**Problem to solve:**
The entries below are to be repeated verbatim, in full.

(Records from a collection)
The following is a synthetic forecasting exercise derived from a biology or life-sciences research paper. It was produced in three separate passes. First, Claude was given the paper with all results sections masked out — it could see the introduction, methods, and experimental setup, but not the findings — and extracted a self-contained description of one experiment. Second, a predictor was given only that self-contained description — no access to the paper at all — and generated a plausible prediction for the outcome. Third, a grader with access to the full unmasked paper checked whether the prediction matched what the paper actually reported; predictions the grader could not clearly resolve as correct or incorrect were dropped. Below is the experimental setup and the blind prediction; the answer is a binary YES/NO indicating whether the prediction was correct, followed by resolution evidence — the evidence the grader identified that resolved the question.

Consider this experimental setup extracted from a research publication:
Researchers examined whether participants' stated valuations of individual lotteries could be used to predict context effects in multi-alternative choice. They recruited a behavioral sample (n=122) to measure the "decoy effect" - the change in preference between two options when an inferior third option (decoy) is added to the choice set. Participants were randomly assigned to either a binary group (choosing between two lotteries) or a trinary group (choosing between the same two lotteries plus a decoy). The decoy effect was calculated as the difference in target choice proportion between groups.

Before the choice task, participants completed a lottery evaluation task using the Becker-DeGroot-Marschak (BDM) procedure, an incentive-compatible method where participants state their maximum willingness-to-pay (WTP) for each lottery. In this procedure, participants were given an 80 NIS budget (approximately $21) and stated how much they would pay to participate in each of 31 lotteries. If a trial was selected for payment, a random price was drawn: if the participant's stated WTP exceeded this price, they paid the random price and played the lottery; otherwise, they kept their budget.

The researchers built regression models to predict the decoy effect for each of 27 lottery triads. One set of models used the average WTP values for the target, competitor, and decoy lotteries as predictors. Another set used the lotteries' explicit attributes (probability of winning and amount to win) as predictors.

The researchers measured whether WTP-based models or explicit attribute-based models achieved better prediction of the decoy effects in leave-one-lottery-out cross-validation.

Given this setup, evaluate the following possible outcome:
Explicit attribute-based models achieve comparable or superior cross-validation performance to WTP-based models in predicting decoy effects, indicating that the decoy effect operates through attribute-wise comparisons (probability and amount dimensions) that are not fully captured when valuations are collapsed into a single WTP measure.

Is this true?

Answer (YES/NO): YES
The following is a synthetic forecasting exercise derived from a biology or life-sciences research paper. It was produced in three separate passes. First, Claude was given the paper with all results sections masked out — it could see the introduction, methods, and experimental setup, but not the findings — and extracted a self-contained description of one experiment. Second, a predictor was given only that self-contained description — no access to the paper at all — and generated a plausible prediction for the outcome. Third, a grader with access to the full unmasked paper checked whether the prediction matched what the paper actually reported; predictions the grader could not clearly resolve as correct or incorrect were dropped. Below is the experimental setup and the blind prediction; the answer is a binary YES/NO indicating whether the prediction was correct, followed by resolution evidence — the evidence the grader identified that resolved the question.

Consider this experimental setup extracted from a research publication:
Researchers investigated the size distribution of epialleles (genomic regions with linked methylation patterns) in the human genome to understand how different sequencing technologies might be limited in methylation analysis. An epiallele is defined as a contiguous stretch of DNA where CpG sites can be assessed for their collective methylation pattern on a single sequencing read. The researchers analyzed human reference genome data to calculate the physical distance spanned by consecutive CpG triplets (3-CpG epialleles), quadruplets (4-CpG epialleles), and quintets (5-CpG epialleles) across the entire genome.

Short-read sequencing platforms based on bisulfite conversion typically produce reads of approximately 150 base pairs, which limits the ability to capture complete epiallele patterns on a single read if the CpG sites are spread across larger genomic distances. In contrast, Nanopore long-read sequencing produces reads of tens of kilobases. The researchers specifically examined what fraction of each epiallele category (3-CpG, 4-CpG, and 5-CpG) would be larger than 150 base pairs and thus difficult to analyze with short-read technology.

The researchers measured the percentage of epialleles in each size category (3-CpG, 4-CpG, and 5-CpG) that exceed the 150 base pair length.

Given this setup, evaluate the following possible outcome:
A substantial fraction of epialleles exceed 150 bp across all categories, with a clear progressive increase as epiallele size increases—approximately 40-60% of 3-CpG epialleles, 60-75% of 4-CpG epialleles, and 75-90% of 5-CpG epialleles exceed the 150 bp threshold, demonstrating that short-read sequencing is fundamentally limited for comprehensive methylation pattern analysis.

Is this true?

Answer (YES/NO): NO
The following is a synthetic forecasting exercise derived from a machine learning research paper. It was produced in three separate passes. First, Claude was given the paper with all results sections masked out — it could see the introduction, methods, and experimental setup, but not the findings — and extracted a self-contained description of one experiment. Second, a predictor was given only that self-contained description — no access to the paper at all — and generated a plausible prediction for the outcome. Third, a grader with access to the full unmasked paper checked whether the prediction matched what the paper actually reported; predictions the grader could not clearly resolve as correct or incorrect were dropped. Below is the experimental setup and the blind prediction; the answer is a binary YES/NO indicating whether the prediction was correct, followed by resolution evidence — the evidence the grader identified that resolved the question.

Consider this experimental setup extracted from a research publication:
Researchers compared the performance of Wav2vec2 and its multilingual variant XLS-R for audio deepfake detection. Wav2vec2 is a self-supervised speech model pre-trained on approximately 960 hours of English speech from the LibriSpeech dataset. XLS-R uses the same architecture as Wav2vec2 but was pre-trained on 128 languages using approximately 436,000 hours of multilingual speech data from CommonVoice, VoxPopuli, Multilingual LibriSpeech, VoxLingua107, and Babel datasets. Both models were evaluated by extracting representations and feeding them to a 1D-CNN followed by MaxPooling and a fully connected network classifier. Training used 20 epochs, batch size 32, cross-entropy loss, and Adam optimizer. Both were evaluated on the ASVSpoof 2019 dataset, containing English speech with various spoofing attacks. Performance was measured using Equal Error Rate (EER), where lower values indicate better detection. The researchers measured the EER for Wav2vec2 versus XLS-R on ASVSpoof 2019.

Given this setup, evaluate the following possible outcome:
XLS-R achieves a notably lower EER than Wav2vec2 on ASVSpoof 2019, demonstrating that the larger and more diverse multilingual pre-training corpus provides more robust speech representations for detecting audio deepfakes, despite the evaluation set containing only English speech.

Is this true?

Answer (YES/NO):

**Result:**
The following is a synthetic forecasting exercise derived from a biology or life-sciences research paper. It was produced in three separate passes. First, Claude was given the paper with all results sections masked out — it could see the introduction, methods, and experimental setup, but not the findings — and extracted a self-contained description of one experiment. Second, a predictor was given only that self-contained description — no access to the paper at all — and generated a plausible prediction for the outcome. Third, a grader with access to the full unmasked paper checked whether the prediction matched what the paper actually reported; predictions the grader could not clearly resolve as correct or incorrect were dropped. Below is the experimental setup and the blind prediction; the answer is a binary YES/NO indicating whether the prediction was correct, followed by resolution evidence — the evidence the grader identified that resolved the question.

Consider this experimental setup extracted from a research publication:
Researchers examined whether participants' stated valuations of individual lotteries could be used to predict context effects in multi-alternative choice. They recruited a behavioral sample (n=122) to measure the "decoy effect" - the change in preference between two options when an inferior third option (decoy) is added to the choice set. Participants were randomly assigned to either a binary group (choosing between two lotteries) or a trinary group (choosing between the same two lotteries plus a decoy). The decoy effect was calculated as the difference in target choice proportion between groups.

Before the choice task, participants completed a lottery evaluation task using the Becker-DeGroot-Marschak (BDM) procedure, an incentive-compatible method where participants state their maximum willingness-to-pay (WTP) for each lottery. In this procedure, participants were given an 80 NIS budget (approximately $21) and stated how much they would pay to participate in each of 31 lotteries. If a trial was selected for payment, a random price was drawn: if the participant's stated WTP exceeded this price, they paid the random price and played the lottery; otherwise, they kept their budget.

The researchers built regression models to predict the decoy effect for each of 27 lottery triads. One set of models used the average WTP values for the target, competitor, and decoy lotteries as predictors. Another set used the lotteries' explicit attributes (probability of winning and amount to win) as predictors.

The researchers measured whether WTP-based models or explicit attribute-based models achieved better prediction of the decoy effects in leave-one-lottery-out cross-validation.

Given this setup, evaluate the following possible outcome:
Explicit attribute-based models achieve comparable or superior cross-validation performance to WTP-based models in predicting decoy effects, indicating that the decoy effect operates through attribute-wise comparisons (probability and amount dimensions) that are not fully captured when valuations are collapsed into a single WTP measure.

Is this true?

Answer (YES/NO): YES
The following is a synthetic forecasting exercise derived from a biology or life-sciences research paper. It was produced in three separate passes. First, Claude was given the paper with all results sections masked out — it could see the introduction, methods, and experimental setup, but not the findings — and extracted a self-contained description of one experiment. Second, a predictor was given only that self-contained description — no access to the paper at all — and generated a plausible prediction for the outcome. Third, a grader with access to the full unmasked paper checked whether the prediction matched what the paper actually reported; predictions the grader could not clearly resolve as correct or incorrect were dropped. Below is the experimental setup and the blind prediction; the answer is a binary YES/NO indicating whether the prediction was correct, followed by resolution evidence — the evidence the grader identified that resolved the question.

Consider this experimental setup extracted from a research publication:
Researchers investigated the size distribution of epialleles (genomic regions with linked methylation patterns) in the human genome to understand how different sequencing technologies might be limited in methylation analysis. An epiallele is defined as a contiguous stretch of DNA where CpG sites can be assessed for their collective methylation pattern on a single sequencing read. The researchers analyzed human reference genome data to calculate the physical distance spanned by consecutive CpG triplets (3-CpG epialleles), quadruplets (4-CpG epialleles), and quintets (5-CpG epialleles) across the entire genome.

Short-read sequencing platforms based on bisulfite conversion typically produce reads of approximately 150 base pairs, which limits the ability to capture complete epiallele patterns on a single read if the CpG sites are spread across larger genomic distances. In contrast, Nanopore long-read sequencing produces reads of tens of kilobases. The researchers specifically examined what fraction of each epiallele category (3-CpG, 4-CpG, and 5-CpG) would be larger than 150 base pairs and thus difficult to analyze with short-read technology.

The researchers measured the percentage of epialleles in each size category (3-CpG, 4-CpG, and 5-CpG) that exceed the 150 base pair length.

Given this setup, evaluate the following possible outcome:
A substantial fraction of epialleles exceed 150 bp across all categories, with a clear progressive increase as epiallele size increases—approximately 40-60% of 3-CpG epialleles, 60-75% of 4-CpG epialleles, and 75-90% of 5-CpG epialleles exceed the 150 bp threshold, demonstrating that short-read sequencing is fundamentally limited for comprehensive methylation pattern analysis.

Is this true?

Answer (YES/NO): NO
The following is a synthetic forecasting exercise derived from a machine learning research paper. It was produced in three separate passes. First, Claude was given the paper with all results sections masked out — it could see the introduction, methods, and experimental setup, but not the findings — and extracted a self-contained description of one experiment. Second, a predictor was given only that self-contained description — no access to the paper at all — and generated a plausible prediction for the outcome. Third, a grader with access to the full unmasked paper checked whether the prediction matched what the paper actually reported; predictions the grader could not clearly resolve as correct or incorrect were dropped. Below is the experimental setup and the blind prediction; the answer is a binary YES/NO indicating whether the prediction was correct, followed by resolution evidence — the evidence the grader identified that resolved the question.

Consider this experimental setup extracted from a research publication:
Researchers compared the performance of Wav2vec2 and its multilingual variant XLS-R for audio deepfake detection. Wav2vec2 is a self-supervised speech model pre-trained on approximately 960 hours of English speech from the LibriSpeech dataset. XLS-R uses the same architecture as Wav2vec2 but was pre-trained on 128 languages using approximately 436,000 hours of multilingual speech data from CommonVoice, VoxPopuli, Multilingual LibriSpeech, VoxLingua107, and Babel datasets. Both models were evaluated by extracting representations and feeding them to a 1D-CNN followed by MaxPooling and a fully connected network classifier. Training used 20 epochs, batch size 32, cross-entropy loss, and Adam optimizer. Both were evaluated on the ASVSpoof 2019 dataset, containing English speech with various spoofing attacks. Performance was measured using Equal Error Rate (EER), where lower values indicate better detection. The researchers measured the EER for Wav2vec2 versus XLS-R on ASVSpoof 2019.

Given this setup, evaluate the following possible outcome:
XLS-R achieves a notably lower EER than Wav2vec2 on ASVSpoof 2019, demonstrating that the larger and more diverse multilingual pre-training corpus provides more robust speech representations for detecting audio deepfakes, despite the evaluation set containing only English speech.

Is this true?

Answer (YES/NO):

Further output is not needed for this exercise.